To get the number smaller than and to the right of nums[i], we need to know the position of each nums[i] when sorted. Then we go through nums[] from right to left, place the value nums[i] one by one in Binary Index Tree, in the position of sorted array (sorted_pos[nums[i]]). At the same time, we count how many of smaller nums[i] has been placed, then we got the result.
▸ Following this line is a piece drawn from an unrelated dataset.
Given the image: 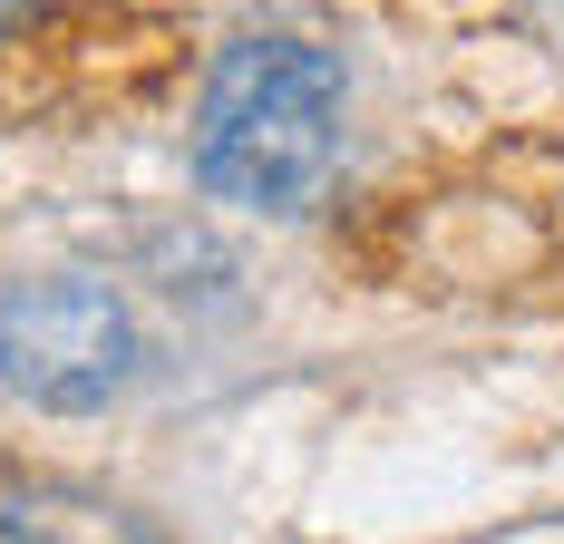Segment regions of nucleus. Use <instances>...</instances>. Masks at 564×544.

The overall time complexity is O(NLogN).

There is a similar problem in LintCode "Reverse Order": For an array A, if i < j, and A [i] > A [j], called (A [i], A [j]) is a reverse pair.  return total of reverse pairs in A. The solution is also provided below.
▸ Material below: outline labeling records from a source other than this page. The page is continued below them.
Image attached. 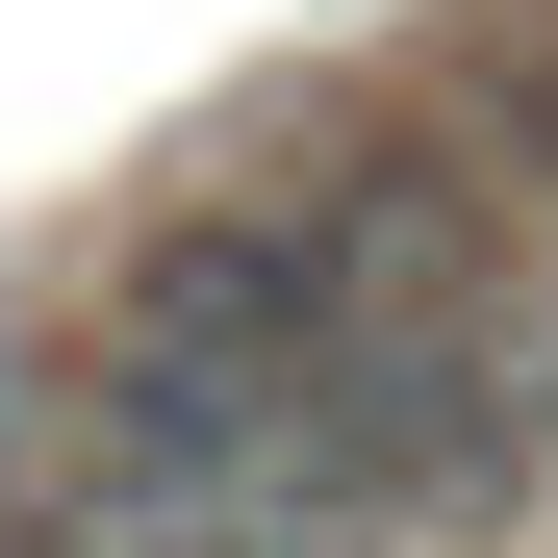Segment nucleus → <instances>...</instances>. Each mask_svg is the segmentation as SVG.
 Wrapping results in <instances>:
<instances>
[{
    "label": "nucleus",
    "mask_w": 558,
    "mask_h": 558,
    "mask_svg": "<svg viewBox=\"0 0 558 558\" xmlns=\"http://www.w3.org/2000/svg\"><path fill=\"white\" fill-rule=\"evenodd\" d=\"M0 558H229V533H178V508H128V483H51Z\"/></svg>",
    "instance_id": "obj_1"
}]
</instances>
Another solution is to use Binary Search Tree. The code is simple but the catch is the std::distance() operates linearly on multiset. That makes the overall time complexity O(N^2) -- need self-made multiset instead.

    vector<int> countSmaller(vector<int>& nums) {
        vector<int> res;
        multiset<int> mset;
     
        mset.insert(INT_MAX);
        for (int i=nums.size()-1; i>=0; i--) {
            int dist = distance(mset.begin(), mset.lower_bound(nums[i]) );
            res.push_back(dist);
            mset.insert(nums[i]);
        }
        reverse(res.begin(), res.end());
        return res;
    }

Update: A clean BST based solution is attached at the bottom.
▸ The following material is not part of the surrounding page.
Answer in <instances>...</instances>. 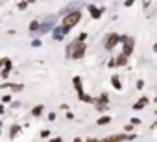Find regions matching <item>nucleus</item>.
Segmentation results:
<instances>
[{"label":"nucleus","instance_id":"obj_1","mask_svg":"<svg viewBox=\"0 0 157 142\" xmlns=\"http://www.w3.org/2000/svg\"><path fill=\"white\" fill-rule=\"evenodd\" d=\"M80 11H74V13H70V15H67L65 17V21H63V28H67V30H70L72 26H76L78 24V21H80Z\"/></svg>","mask_w":157,"mask_h":142},{"label":"nucleus","instance_id":"obj_8","mask_svg":"<svg viewBox=\"0 0 157 142\" xmlns=\"http://www.w3.org/2000/svg\"><path fill=\"white\" fill-rule=\"evenodd\" d=\"M111 81H113V87H115V89H120V87H122V85H120L118 76H113V80H111Z\"/></svg>","mask_w":157,"mask_h":142},{"label":"nucleus","instance_id":"obj_13","mask_svg":"<svg viewBox=\"0 0 157 142\" xmlns=\"http://www.w3.org/2000/svg\"><path fill=\"white\" fill-rule=\"evenodd\" d=\"M87 142H100V140H94V138H91V140H87Z\"/></svg>","mask_w":157,"mask_h":142},{"label":"nucleus","instance_id":"obj_2","mask_svg":"<svg viewBox=\"0 0 157 142\" xmlns=\"http://www.w3.org/2000/svg\"><path fill=\"white\" fill-rule=\"evenodd\" d=\"M120 43H124V55H131V50L135 46V41L131 37H120Z\"/></svg>","mask_w":157,"mask_h":142},{"label":"nucleus","instance_id":"obj_3","mask_svg":"<svg viewBox=\"0 0 157 142\" xmlns=\"http://www.w3.org/2000/svg\"><path fill=\"white\" fill-rule=\"evenodd\" d=\"M135 138V135H113V136H107V138H104L102 142H122V140H133Z\"/></svg>","mask_w":157,"mask_h":142},{"label":"nucleus","instance_id":"obj_9","mask_svg":"<svg viewBox=\"0 0 157 142\" xmlns=\"http://www.w3.org/2000/svg\"><path fill=\"white\" fill-rule=\"evenodd\" d=\"M111 122V118L109 116H102L100 120H98V125H104V124H109Z\"/></svg>","mask_w":157,"mask_h":142},{"label":"nucleus","instance_id":"obj_4","mask_svg":"<svg viewBox=\"0 0 157 142\" xmlns=\"http://www.w3.org/2000/svg\"><path fill=\"white\" fill-rule=\"evenodd\" d=\"M72 48H74V54H72V57H76V59L83 57V54H85V44H82L80 41H78V43H74V44H72Z\"/></svg>","mask_w":157,"mask_h":142},{"label":"nucleus","instance_id":"obj_14","mask_svg":"<svg viewBox=\"0 0 157 142\" xmlns=\"http://www.w3.org/2000/svg\"><path fill=\"white\" fill-rule=\"evenodd\" d=\"M153 50H155V52H157V43H155V46H153Z\"/></svg>","mask_w":157,"mask_h":142},{"label":"nucleus","instance_id":"obj_7","mask_svg":"<svg viewBox=\"0 0 157 142\" xmlns=\"http://www.w3.org/2000/svg\"><path fill=\"white\" fill-rule=\"evenodd\" d=\"M89 11H91V15H93L94 19H98V17L102 15V9H96L94 6H89Z\"/></svg>","mask_w":157,"mask_h":142},{"label":"nucleus","instance_id":"obj_12","mask_svg":"<svg viewBox=\"0 0 157 142\" xmlns=\"http://www.w3.org/2000/svg\"><path fill=\"white\" fill-rule=\"evenodd\" d=\"M133 124L137 125V124H140V120H139V118H131V125H133Z\"/></svg>","mask_w":157,"mask_h":142},{"label":"nucleus","instance_id":"obj_6","mask_svg":"<svg viewBox=\"0 0 157 142\" xmlns=\"http://www.w3.org/2000/svg\"><path fill=\"white\" fill-rule=\"evenodd\" d=\"M144 105H148V98H146V96H144V98H140V100L133 105V109H135V111H139V109H142Z\"/></svg>","mask_w":157,"mask_h":142},{"label":"nucleus","instance_id":"obj_5","mask_svg":"<svg viewBox=\"0 0 157 142\" xmlns=\"http://www.w3.org/2000/svg\"><path fill=\"white\" fill-rule=\"evenodd\" d=\"M117 43H120V35L111 33V35H107V39H105V48H107V50H113Z\"/></svg>","mask_w":157,"mask_h":142},{"label":"nucleus","instance_id":"obj_11","mask_svg":"<svg viewBox=\"0 0 157 142\" xmlns=\"http://www.w3.org/2000/svg\"><path fill=\"white\" fill-rule=\"evenodd\" d=\"M41 111H43V107L39 105V107H35V109H33V114H41Z\"/></svg>","mask_w":157,"mask_h":142},{"label":"nucleus","instance_id":"obj_10","mask_svg":"<svg viewBox=\"0 0 157 142\" xmlns=\"http://www.w3.org/2000/svg\"><path fill=\"white\" fill-rule=\"evenodd\" d=\"M126 59H128V57H126V55L122 54V55H120V57H118V59L115 61V65H124V63H126Z\"/></svg>","mask_w":157,"mask_h":142}]
</instances>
Update: A Merge Sort based solution is attached at the bottom.

[Solution] 
//--Count Smaller--
class BITree {
    vector<int> nodes;
    int lowbit(int x) { return x&(-x); };
public:
    BITree(int n): nodes(n+1, 0) {};
 
    void add (int i, int val) {
        while (i<nodes.size()) {
            nodes[i] += val;
            i += lowbit(i);
        }
    }
 
    int sum(int i) {
        int sum = 0;
        while (i>0) {
            sum += nodes[i];
            i -= lowbit(i);
        }
        return sum;
    }
};

class Solution {
public:
    vector<int> countSmaller(vector<int>& nums) {
        vector<int> sorted (nums);
        sort(sorted.begin(), sorted.end());
     
        unordered_map<int, int> map;
        for (int i=0; i<sorted.size(); i++ ) {
            map[ sorted[i] ] = i+1;
        }
     
        BITree tree(sorted.size());
        vector<int> rslt(nums.size(), 0);
        for (int i= nums.size()-1; i>=0; i--) {
            rslt[i] = tree.sum( map[nums[i]]-1 );
            tree.add( map[nums[i]], 1 );
        }
        return rslt;
    }
};
 
//--Reverse Orders (lintcode) --
class Solution {
public:
    long long reversePairs(vector<int>& A) {
        if (A.size()==0||A.size()==1) return 0;
       
        vector<int> B(A);
        sort(B.begin(), B.end());
        map<int, int> map;
        for(int i=0; i<B.size(); i++) map[B[i]] =i+1;
       
        BITree tree(B.size());
        int ret=0;
        for(int i=A.size()-1; i>=0; i--) {
            ret+= tree.sum(map[A[i]]-1);
            tree.add(map[A[i]], 1);
        }
        return ret;
    }
};


//-- BST based solution --
class Solution {
public:
    struct Node {
        int val, smaller;
        Node *left, *right;
        Node(int v, int s) : val(v), smaller(s), left(NULL), right(NULL) {}
    };
 
    int insert_node(Node*& root, int val) {
        if (root==NULL)
            return (root=new Node(val, 0)), 0;

        if (val < root->val)
            return root->smaller++, insert_node(root->left, val);
        else
            return insert_node(root->right, val)+ root->smaller+ (val>root->val?1:0);
    }
 
    vector<int> countSmaller(vector<int>& nums) {
        Node *root=NULL;
        deque<int> res;
        for (int i=nums.size()-1; i>=0; i--)
            res.push_front( insert_node(root, nums[i]) );
     
        return vector<int>(res.begin(), res.end());
    }
};

//-- Based on Merge Sort ---
class Solution {
        void mcount(vector<pair<int,int>>&pairs, int lo, int hi, vector<int>&res){
            if (hi==lo+1) return;
            int mid = (hi+lo)/2;
           
            mcount(pairs, lo, mid, res);
            mcount(pairs, mid, hi, res);
           
            //-- merger sort and count.
            vector<pair<int,int>> tmp;
            int i=lo, j=mid;
            while (i<mid && j<hi)
                if (pairs[i].first <= pairs[j].first) {
                    res[pairs[i].second]+= j-mid;
                    tmp.push_back(pairs[i++]);
                }
                else tmp.push_back(pairs[j++]);
            while(i<mid) {
                    res[pairs[i].second]+= j-mid;
                    tmp.push_back(pairs[i++]);
            }
            while (j<hi) tmp.push_back(pairs[j++]);
            for (auto& n:tmp) pairs[lo++] = n;
        };
public:
    vector<int> countSmaller(vector<int>& nums) {
        if (nums.empty()) return {};
        vector<int> res(nums.size(), 0);
       
        //-- need to memorize the orignal index of each number
        vector<pair<int,int>> pairs;
        for (int i=0; i<nums.size(); i++)
            pairs.push_back({nums[i], i});
       
        mcount (pairs, 0, pairs.size(), res);
        return res;
    }
};